You can still write your own CSS as needed (and probably should, for some of the more esoteric Tailwind cases), but stupid stuff like flexbox directives and padding/layout that you do literally everywhere become a lot easier, especially with things like the Tailwind VSCode plugin which provides autocomplete, reflection on defined variables, and linter errors for duplicated or incompatbile expressions.



Right but it comes after a long line of similar CSS frameworks with the same promise, starting with Bootstrap, and there were large movements about 10 years ago of whole orgs deserting those frameworks because of serious issues. Are you saying Tailwind somehow has resolved those? That was the main reason I didn't try to learn it considering it to be just yet another CSS framework's conventions.


Tailwind solves a somewhat different problem.
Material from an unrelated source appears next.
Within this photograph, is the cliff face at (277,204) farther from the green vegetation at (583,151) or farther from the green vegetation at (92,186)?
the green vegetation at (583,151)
It's maybe easiest to think of it as a bunch of aliases for writing inline styles. The fundamental problem with CSS at scale is leaky abstractions, right? Tailwind moves the abstractions down a level, so that rather than attaching semantic classes, you're just composing the properties of an element directly, except you don't have to remember if you used px or rem for this padding, or what the media query for a mobile breakpoint is. This tends to reduce the incidence of high-gravity classes which tend to accumulate features, at the cost of some verbosity vs something like Bootstrap, though it's significantly less verbose than equivalent inline styles would be.